In reading the texts and various authorities on criminal libel we find that where the libelous language is such that the administration of public justice is questioned in such a way as to injure or hurt the administration of it, that the language thus used is a criminal libel. When the language tends in any way to injure the administration of government or public justice the courts as a rule have considered it libelous because public confidence in the courts is a matter of paramount necessity to the government. Any attack upon the courts or its judges or those having a part in the machinery of the administration of justice is dangerous and some authorities have said that it is almost as dangerous as an attack upon the government when it does attack the administration of justice or the officers administering it for the same reason that renders a seditious libel indictable.

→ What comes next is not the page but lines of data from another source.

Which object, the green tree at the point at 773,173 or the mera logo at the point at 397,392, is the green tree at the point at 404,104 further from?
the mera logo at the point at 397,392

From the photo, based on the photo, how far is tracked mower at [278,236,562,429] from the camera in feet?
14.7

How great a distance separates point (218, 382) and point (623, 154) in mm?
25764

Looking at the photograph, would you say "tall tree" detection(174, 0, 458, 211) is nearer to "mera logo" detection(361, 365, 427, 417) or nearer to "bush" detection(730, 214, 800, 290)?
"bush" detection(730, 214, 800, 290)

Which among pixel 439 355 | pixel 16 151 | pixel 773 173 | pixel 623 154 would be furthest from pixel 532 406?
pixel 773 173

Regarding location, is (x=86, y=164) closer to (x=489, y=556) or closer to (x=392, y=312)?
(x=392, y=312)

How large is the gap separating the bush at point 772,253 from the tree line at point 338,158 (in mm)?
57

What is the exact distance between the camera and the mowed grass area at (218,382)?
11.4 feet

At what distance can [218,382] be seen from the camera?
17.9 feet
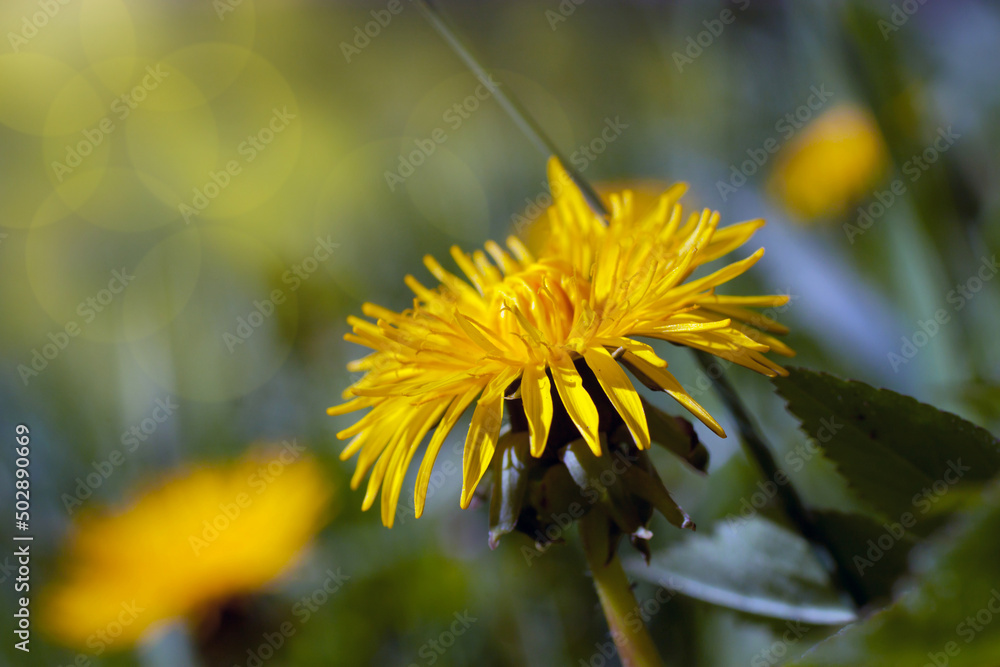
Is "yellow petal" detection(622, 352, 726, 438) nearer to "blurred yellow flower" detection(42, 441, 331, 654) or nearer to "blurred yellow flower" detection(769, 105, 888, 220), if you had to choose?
"blurred yellow flower" detection(42, 441, 331, 654)

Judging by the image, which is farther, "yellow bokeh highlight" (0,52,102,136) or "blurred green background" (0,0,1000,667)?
"yellow bokeh highlight" (0,52,102,136)

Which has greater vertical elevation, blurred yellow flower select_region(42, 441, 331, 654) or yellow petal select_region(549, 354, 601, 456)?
blurred yellow flower select_region(42, 441, 331, 654)

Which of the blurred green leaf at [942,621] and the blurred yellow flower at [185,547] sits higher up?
the blurred yellow flower at [185,547]

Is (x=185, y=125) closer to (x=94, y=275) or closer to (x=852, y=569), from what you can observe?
(x=94, y=275)

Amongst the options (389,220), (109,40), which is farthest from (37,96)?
(389,220)

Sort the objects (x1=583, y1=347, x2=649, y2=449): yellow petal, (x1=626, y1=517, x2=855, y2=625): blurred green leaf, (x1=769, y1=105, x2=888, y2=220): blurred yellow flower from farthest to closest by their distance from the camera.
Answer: (x1=769, y1=105, x2=888, y2=220): blurred yellow flower < (x1=626, y1=517, x2=855, y2=625): blurred green leaf < (x1=583, y1=347, x2=649, y2=449): yellow petal

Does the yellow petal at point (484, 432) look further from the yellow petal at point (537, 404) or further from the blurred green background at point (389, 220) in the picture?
the blurred green background at point (389, 220)

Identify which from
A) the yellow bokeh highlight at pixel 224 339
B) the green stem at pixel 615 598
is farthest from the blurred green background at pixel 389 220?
the green stem at pixel 615 598

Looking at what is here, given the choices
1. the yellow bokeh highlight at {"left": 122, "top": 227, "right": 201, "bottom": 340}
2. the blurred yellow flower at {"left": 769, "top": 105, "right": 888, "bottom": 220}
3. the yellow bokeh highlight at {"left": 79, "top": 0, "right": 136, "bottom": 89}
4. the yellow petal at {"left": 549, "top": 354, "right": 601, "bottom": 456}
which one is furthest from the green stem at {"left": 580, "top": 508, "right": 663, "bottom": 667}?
the yellow bokeh highlight at {"left": 79, "top": 0, "right": 136, "bottom": 89}
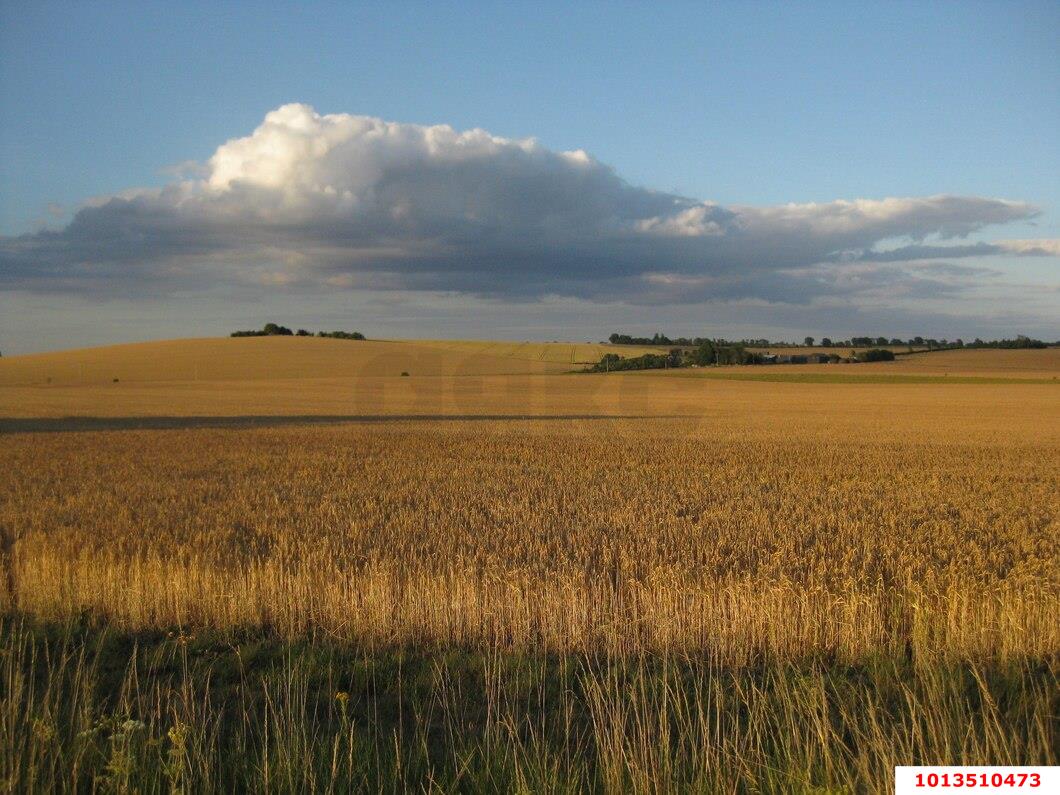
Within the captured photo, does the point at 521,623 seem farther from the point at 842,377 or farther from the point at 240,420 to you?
the point at 842,377

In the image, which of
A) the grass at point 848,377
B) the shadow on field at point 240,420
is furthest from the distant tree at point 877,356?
the shadow on field at point 240,420

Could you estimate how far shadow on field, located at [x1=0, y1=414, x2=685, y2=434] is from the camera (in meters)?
36.7

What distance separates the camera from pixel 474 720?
19.7 ft

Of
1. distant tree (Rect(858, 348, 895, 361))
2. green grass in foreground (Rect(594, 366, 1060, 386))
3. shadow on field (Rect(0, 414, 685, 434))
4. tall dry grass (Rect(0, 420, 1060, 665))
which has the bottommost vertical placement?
shadow on field (Rect(0, 414, 685, 434))

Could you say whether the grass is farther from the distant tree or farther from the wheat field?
the wheat field

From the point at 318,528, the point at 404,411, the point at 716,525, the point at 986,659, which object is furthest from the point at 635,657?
the point at 404,411

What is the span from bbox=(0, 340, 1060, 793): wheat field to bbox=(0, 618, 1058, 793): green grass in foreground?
0.13ft

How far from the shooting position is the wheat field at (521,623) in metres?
4.89

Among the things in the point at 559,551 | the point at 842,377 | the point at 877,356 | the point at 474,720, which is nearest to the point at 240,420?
the point at 559,551

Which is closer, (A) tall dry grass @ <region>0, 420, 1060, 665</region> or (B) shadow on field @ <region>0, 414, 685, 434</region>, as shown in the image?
(A) tall dry grass @ <region>0, 420, 1060, 665</region>

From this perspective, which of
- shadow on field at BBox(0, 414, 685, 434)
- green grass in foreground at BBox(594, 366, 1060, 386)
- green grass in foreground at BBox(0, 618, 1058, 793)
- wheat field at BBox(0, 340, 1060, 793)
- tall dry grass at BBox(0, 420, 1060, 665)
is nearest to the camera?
green grass in foreground at BBox(0, 618, 1058, 793)

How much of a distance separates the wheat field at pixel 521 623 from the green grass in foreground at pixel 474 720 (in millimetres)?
38

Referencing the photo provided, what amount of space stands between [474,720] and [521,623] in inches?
79.1

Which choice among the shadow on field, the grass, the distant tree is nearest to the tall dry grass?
the shadow on field
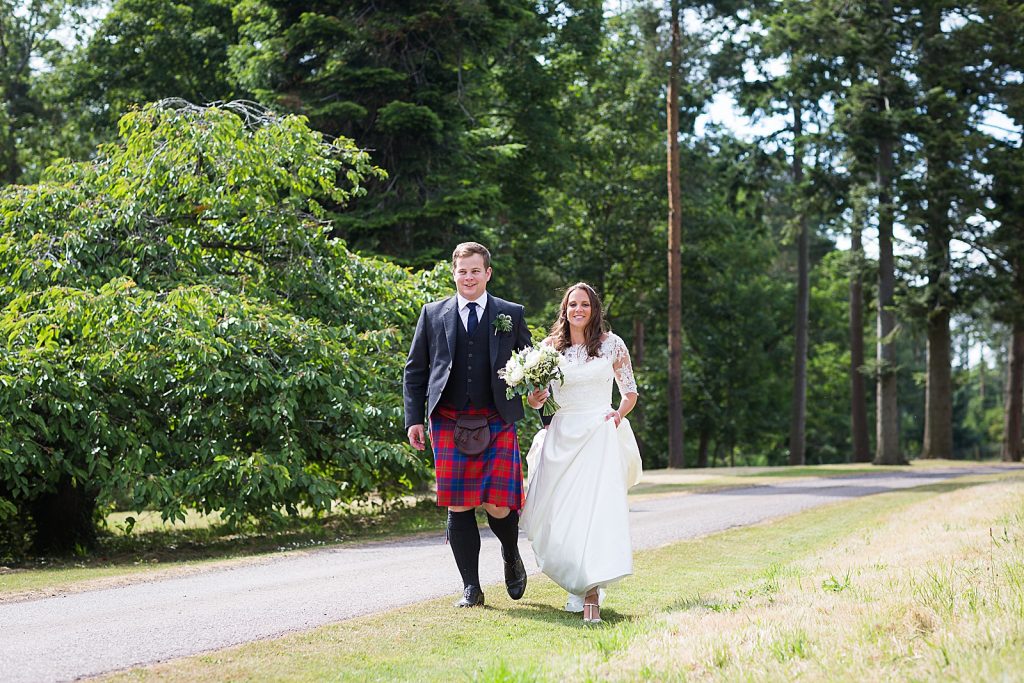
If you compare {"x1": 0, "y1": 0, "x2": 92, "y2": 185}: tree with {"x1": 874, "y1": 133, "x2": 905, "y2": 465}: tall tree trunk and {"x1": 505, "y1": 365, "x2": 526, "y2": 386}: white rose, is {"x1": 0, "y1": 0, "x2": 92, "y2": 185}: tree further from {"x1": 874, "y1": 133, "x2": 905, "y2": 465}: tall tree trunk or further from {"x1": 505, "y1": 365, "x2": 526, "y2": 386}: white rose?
{"x1": 505, "y1": 365, "x2": 526, "y2": 386}: white rose

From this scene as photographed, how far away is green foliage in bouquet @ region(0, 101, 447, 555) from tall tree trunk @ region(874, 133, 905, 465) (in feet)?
67.5

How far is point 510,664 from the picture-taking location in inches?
199

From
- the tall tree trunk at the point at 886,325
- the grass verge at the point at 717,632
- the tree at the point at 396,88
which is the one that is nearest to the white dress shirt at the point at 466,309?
the grass verge at the point at 717,632

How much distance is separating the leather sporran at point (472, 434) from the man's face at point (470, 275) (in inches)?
30.8

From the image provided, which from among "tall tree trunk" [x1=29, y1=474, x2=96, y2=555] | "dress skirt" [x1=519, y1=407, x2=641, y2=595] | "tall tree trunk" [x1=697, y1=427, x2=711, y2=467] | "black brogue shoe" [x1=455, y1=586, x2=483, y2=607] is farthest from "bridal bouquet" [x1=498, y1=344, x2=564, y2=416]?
"tall tree trunk" [x1=697, y1=427, x2=711, y2=467]

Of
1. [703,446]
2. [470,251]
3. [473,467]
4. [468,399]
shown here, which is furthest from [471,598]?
[703,446]

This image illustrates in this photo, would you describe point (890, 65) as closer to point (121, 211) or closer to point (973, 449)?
point (121, 211)

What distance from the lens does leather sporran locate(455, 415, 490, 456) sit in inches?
261

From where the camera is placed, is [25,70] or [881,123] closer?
[881,123]

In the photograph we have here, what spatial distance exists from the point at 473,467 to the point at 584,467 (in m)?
0.70

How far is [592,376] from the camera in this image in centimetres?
671

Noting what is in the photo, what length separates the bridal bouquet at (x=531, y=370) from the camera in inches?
253

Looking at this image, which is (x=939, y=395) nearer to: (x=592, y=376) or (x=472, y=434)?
(x=592, y=376)

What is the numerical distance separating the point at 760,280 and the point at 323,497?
120 ft
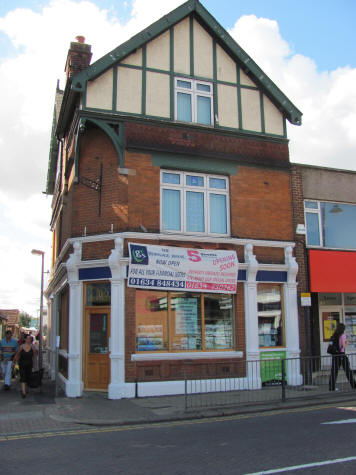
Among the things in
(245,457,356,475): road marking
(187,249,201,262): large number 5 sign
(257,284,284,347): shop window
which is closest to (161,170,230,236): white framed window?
(187,249,201,262): large number 5 sign

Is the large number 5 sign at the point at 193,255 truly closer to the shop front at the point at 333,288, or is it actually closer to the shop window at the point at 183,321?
the shop window at the point at 183,321

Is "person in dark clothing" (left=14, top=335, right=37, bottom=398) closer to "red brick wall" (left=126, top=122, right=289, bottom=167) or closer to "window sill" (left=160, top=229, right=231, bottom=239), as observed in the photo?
"window sill" (left=160, top=229, right=231, bottom=239)

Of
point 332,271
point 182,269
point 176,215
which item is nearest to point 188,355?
point 182,269

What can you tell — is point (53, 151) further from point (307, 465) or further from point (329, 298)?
point (307, 465)

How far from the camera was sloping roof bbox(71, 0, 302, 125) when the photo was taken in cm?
1317

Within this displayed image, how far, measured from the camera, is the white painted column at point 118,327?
11.9 m

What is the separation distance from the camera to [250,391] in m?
12.7

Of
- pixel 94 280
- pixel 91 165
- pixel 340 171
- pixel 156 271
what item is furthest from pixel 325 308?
pixel 91 165

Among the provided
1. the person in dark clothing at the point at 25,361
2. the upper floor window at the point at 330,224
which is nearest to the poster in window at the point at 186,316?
the person in dark clothing at the point at 25,361

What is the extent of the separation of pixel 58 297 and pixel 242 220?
744cm

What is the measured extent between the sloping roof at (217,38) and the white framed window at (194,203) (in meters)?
3.40

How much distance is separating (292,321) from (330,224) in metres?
4.10

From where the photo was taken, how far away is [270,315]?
14.2 metres

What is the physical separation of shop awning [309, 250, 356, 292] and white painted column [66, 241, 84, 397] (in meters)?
7.37
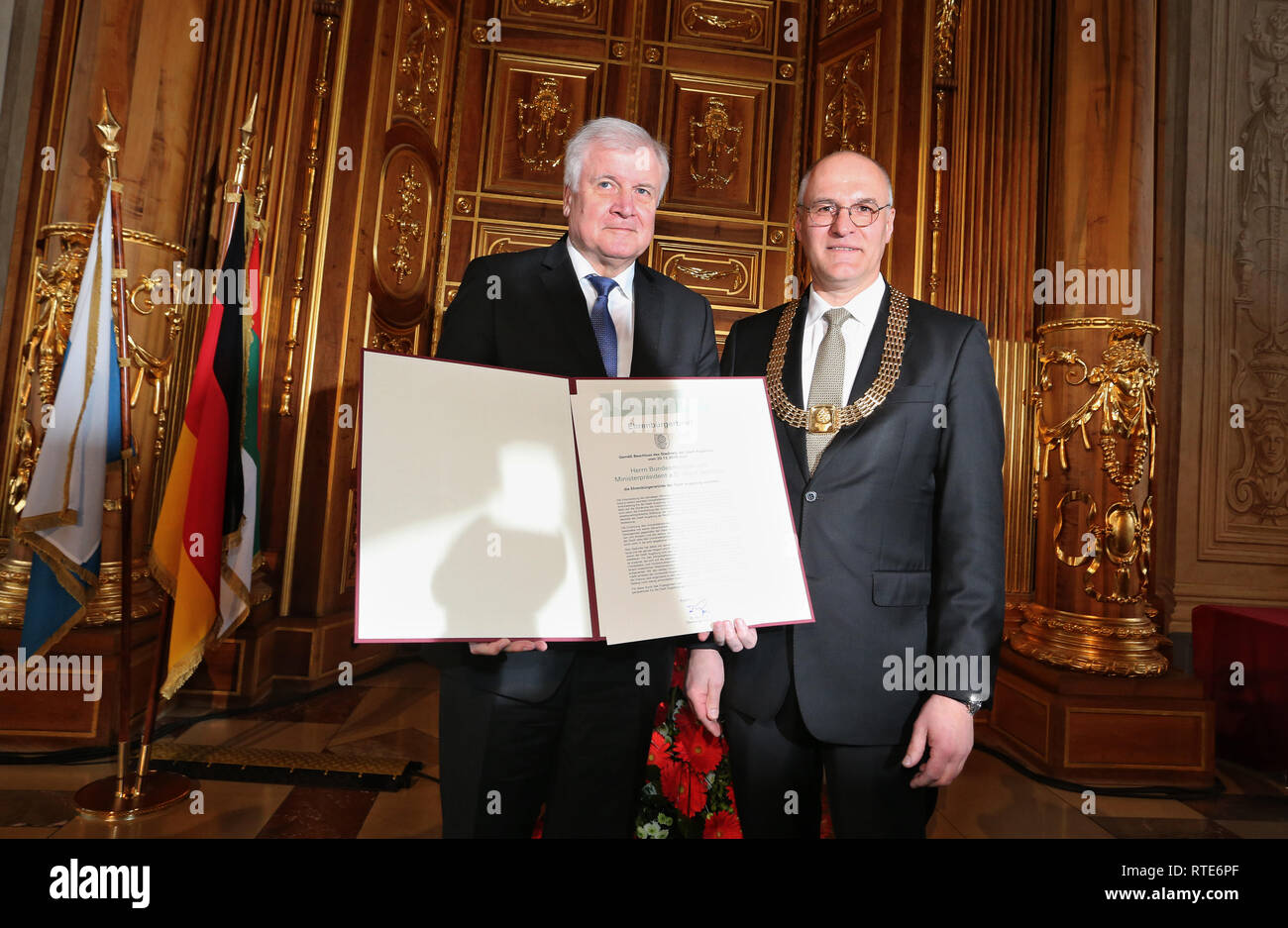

Here in the instant case we have a charge made not in the heat of argument in a trial but by letter sent to a newspaper and published in the newspaper charging that the District Attorney General is conducting his investigations under "Hitler-like tactics". All of us, who were living and have been able to read and understand the communicative word since the advent of Hitler and World War II, and especially now at the present time under the trial that is being conducted of one of Hitler's Lieutenants, understand what the term "Hitler-like tactics" implies. This term when applied to an ordinary citizen or to a lawyer, as it was in Schy v. Hearst Pub. Co., 7 Cir., 205 F.2d 750, might not be libelous, but when the term is applied to a District Attorney General in the conduct of his office it implies far more, because the application of the term is not to the individual as an individual but to his acts in the way in which he is conducting his office. When we apply this term to a District Attorney General, who is a quasi-judicial officer representing the State, and who is presumed to act impartially and in the interest of justice, it clearly infers that this officer in his acts is guilty of official oppression. In Black's Law Dictionary the word "oppression", as thus above used, is defined as follows:
"The misdemeanor committed by a public officer, who under color of his office, wrongfully inflicts upon any person any bodily harm, imprisonment, or other injury. * * * An act of cruelty, severity, unlawful exaction, or excessive use of authority." (Authorities for this statement by Mr. Black are given in the text.)
Thus we have concluded that by the use of this language against this officer that the language is libelous per se and therefore that the trial judge was in error in quashing the indictment. The result is that the case is reversed and remanded to the trial court for further action consistent with this opinion.